> **Requirements**
Continue the forum post about building up a Tidal Force S-750 bicycle, beginning immediately after its final sentence.

First I want to thank Oatnut for his gracious loan of his photos or I wouldn't have any before shots. Coincidentally he is selling the same type of bike I started with in this thread. http://www.endless-sphere.com/forums/viewtopic.php?f=9&t=10575
This is not my first post exactly but for the sake of argument I consider it my first "official" post. I want to thank all of you for being here I was very impressed after a few days of reading through the posts to see the level of professional content and wide range of experiences being shared. I feel like I have finally come in from the cold and found a place where I belong.
The Tidal Force S-750 that I started with came in a box looking pretty much like this when I bought it on Ebay. I really had no idea of what a tremendous score I had pulled off until I opened the box and got to work. I was just glad to get my hands on a quality aluminum frame at a good price when I made the initial purchase.
The model I got was the rare complete set except for wheels and included everything you see on Oatnut's list except the SRAM but mine had the front forks, which I do use. I began by setting up as a standard frame with all the components but I quickly found i wanted higher performance specs than came with it so that I could push for speed on a full road setup. I wanted to keep some low end gearing for climbing because I needed to have the ability to climb with no battery in the hills where I live.
On this note one problem I have experienced is breaking chains with no e-assist and climbing steep inclines. This was when I still had the SLA 12 AHr pack but the new 20 AHr Duct tape special isn't that much lighter that I think this won't occur again. I am starting to put master links in the tool kit for the road repair because just reinserting the pin with a chain tool doesn't seem to be good enough. I am open to some good suggestions on better quality (maybe titanium) chains that can handle the stresses but still be lightweight and narrow gauge.

(Entries drawn from a collection)

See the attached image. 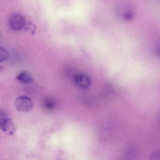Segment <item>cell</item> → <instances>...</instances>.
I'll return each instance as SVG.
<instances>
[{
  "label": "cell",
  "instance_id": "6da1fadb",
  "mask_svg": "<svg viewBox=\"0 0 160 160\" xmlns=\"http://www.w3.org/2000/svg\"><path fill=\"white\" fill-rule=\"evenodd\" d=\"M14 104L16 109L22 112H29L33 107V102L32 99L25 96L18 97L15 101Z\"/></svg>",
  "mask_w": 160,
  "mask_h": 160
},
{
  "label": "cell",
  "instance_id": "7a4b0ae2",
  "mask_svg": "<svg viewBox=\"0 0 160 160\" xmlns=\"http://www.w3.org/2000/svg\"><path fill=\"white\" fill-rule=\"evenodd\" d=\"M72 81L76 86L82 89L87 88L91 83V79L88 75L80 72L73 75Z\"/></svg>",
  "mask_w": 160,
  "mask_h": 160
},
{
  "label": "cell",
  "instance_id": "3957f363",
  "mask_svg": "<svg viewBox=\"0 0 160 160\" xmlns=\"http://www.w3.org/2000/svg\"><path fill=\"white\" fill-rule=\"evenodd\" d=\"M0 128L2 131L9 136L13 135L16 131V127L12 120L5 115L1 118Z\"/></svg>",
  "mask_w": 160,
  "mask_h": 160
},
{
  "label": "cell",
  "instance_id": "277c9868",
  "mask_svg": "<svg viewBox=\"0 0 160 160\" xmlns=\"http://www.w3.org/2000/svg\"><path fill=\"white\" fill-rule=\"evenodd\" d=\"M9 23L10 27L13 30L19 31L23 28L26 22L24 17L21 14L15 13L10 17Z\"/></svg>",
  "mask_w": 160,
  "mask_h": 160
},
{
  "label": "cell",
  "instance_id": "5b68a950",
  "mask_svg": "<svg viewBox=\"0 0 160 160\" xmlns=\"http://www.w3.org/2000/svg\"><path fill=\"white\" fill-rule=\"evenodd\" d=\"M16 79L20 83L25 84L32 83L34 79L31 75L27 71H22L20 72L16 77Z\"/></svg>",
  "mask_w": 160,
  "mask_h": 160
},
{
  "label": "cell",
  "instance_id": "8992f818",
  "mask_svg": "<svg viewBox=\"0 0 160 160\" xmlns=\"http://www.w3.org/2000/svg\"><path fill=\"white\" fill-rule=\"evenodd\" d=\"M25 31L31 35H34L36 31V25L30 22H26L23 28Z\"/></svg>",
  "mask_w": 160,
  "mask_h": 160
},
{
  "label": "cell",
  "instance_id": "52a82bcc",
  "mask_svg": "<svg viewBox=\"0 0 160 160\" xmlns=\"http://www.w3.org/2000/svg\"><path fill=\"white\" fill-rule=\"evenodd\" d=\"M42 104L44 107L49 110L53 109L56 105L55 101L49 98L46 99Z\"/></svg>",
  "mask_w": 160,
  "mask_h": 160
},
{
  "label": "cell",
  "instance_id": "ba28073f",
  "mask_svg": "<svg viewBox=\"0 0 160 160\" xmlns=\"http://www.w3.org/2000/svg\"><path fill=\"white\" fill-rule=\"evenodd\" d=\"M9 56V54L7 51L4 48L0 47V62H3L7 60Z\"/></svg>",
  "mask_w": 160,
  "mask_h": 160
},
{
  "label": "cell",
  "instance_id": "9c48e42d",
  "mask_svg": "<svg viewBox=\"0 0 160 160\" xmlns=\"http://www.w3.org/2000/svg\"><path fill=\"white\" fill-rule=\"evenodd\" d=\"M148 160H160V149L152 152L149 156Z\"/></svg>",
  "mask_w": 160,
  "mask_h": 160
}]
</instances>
--
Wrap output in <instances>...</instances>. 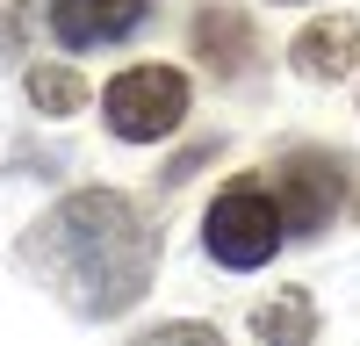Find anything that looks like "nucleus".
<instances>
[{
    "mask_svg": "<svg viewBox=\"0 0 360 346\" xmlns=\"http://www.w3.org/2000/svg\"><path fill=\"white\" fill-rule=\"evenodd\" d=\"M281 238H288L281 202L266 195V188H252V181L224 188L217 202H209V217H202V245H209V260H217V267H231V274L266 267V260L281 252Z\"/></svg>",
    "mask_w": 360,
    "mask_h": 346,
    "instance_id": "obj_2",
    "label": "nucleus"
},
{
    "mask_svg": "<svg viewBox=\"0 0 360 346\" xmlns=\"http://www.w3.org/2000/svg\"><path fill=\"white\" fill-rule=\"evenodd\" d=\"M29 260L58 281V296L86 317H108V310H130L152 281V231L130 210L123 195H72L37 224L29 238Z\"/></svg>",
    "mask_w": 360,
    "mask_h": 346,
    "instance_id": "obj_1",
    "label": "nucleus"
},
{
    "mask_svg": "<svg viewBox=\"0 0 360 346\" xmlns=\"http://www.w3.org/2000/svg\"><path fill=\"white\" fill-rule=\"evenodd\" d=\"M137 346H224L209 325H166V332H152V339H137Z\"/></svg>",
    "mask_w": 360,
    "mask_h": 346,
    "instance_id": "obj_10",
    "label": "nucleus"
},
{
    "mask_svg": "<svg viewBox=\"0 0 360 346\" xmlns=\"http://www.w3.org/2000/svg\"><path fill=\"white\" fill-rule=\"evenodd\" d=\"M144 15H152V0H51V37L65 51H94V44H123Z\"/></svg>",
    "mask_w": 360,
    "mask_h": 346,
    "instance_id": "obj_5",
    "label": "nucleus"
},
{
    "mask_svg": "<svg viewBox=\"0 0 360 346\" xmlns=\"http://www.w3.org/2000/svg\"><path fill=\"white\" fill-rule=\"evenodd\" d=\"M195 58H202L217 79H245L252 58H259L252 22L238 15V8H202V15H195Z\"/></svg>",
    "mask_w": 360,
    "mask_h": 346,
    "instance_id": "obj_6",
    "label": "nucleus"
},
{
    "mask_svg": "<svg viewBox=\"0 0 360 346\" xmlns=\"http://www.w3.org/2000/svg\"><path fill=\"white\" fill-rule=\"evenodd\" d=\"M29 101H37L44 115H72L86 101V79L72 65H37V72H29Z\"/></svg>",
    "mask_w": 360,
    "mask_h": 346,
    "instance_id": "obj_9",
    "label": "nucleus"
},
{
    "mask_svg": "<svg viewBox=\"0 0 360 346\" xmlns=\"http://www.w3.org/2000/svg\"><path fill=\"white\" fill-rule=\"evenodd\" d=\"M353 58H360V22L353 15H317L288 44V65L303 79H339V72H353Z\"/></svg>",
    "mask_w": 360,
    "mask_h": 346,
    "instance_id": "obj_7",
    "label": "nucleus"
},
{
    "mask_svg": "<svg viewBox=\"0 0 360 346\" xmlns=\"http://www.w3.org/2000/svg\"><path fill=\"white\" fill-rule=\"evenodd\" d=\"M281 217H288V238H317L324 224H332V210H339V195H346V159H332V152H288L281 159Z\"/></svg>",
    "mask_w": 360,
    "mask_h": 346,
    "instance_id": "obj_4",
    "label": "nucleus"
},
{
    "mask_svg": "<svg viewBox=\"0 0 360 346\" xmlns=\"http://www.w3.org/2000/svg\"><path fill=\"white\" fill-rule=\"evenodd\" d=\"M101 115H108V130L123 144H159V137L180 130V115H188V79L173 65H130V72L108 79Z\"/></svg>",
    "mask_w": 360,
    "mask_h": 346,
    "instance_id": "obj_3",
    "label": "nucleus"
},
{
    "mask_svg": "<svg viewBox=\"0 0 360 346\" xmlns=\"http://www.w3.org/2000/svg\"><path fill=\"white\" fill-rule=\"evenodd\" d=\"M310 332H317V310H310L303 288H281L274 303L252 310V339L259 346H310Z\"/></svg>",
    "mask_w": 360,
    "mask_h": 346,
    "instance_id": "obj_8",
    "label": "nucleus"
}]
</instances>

> **Task response**
Anyway I decided to pull off the 48t/38t/28t Suntour crankset and replace it with a lighter weight aluminum and serviceable PC-1057 crank with a 55/40/30 configuration and 175 mm crank arms and caged pedals for safer, higher performance speed running. I also use a threaded type freewheel cassette that reduces the number of gears from 7 to 5 ( 11, 15, 20, 26, 30) so I could mount it on a rear, geared hub motor. This provides a 5:1 high end ratio that takes advantage of the sustainability of ebikes at cruise speed and a 1:1 low end ratio that can climb up hills with a loaded bike and no battery assist and get home. I also replaced the wonderful but larger and heavier than I now needed Shimano Acer set that came with the kit, with a Deore LX front and rear derailleur set.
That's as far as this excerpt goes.